## Begin
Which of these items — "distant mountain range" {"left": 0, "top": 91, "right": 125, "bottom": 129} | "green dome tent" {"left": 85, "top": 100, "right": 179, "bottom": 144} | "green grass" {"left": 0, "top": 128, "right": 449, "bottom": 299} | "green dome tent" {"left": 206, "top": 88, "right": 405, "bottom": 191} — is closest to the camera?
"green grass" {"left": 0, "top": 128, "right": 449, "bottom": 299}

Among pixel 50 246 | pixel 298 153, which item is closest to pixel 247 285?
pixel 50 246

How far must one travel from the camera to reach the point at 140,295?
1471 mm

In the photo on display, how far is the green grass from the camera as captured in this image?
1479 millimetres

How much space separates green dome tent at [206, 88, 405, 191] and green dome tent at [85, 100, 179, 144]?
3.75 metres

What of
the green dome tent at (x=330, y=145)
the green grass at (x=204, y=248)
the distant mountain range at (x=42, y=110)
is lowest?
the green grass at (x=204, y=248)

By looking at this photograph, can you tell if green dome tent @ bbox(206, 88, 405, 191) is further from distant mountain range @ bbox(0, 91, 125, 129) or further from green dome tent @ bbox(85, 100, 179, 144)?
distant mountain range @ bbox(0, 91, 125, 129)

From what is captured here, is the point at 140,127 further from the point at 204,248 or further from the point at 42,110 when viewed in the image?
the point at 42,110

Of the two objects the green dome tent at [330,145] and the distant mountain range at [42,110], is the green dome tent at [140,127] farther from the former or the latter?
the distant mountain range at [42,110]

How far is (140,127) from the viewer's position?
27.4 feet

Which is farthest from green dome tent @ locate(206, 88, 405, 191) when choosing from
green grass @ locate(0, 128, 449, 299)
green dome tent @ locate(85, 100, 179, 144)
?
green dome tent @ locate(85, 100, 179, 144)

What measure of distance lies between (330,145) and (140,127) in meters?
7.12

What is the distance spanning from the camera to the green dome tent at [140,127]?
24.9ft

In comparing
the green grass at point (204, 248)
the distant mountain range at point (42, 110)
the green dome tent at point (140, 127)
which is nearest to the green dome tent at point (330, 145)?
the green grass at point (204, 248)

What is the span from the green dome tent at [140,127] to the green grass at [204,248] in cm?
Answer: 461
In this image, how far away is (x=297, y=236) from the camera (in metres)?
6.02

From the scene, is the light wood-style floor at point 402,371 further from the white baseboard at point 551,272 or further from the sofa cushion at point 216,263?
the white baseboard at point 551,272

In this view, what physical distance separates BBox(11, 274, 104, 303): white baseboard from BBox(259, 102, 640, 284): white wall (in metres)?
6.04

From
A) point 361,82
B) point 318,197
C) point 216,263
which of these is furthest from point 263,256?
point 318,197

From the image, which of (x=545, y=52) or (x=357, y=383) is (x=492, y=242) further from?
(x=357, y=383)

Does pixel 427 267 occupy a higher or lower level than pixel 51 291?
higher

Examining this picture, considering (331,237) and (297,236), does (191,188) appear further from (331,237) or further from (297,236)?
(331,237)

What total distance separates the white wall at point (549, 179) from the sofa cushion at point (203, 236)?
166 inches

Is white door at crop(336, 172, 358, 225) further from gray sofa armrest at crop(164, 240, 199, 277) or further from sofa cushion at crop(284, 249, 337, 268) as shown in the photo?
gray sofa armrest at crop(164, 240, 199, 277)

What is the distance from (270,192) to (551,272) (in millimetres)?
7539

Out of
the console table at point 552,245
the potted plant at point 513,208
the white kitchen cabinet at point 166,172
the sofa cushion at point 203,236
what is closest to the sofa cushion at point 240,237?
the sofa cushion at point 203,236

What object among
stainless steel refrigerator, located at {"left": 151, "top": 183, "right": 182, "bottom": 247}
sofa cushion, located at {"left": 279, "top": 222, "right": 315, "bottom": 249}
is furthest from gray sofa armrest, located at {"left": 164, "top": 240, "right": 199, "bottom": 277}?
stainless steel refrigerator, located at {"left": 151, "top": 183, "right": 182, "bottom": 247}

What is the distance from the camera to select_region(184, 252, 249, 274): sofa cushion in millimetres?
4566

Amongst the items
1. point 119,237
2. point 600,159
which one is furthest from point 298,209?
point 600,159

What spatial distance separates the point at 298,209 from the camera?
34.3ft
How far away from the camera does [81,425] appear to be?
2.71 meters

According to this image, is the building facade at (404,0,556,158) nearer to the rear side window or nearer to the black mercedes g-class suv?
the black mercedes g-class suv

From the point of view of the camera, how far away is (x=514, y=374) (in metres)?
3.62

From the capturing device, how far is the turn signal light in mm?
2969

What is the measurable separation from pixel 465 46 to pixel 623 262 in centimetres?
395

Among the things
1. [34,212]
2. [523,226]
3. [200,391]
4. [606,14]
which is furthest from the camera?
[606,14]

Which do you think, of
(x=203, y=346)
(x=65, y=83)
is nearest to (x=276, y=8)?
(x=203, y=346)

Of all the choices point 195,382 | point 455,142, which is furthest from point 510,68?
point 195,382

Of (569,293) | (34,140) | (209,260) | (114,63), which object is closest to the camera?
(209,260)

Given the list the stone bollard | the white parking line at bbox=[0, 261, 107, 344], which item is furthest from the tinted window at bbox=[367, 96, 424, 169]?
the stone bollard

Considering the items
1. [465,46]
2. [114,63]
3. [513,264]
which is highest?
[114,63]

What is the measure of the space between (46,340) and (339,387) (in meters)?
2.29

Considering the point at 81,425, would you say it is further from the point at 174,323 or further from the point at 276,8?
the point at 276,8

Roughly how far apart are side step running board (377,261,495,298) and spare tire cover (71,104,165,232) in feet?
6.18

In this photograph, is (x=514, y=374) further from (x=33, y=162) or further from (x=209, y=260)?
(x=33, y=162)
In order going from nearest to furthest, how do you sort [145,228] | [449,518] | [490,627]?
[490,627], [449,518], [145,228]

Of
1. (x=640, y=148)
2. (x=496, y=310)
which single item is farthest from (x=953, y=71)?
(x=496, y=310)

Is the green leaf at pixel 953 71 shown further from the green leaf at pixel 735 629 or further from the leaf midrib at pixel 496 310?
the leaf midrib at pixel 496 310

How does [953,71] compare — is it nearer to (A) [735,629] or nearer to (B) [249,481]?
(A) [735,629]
## End
Please count how many lines in the material above contain the string "appear", treating uppercase and lowercase as different. Reply with the number alone.

▶ [Written answer]: 2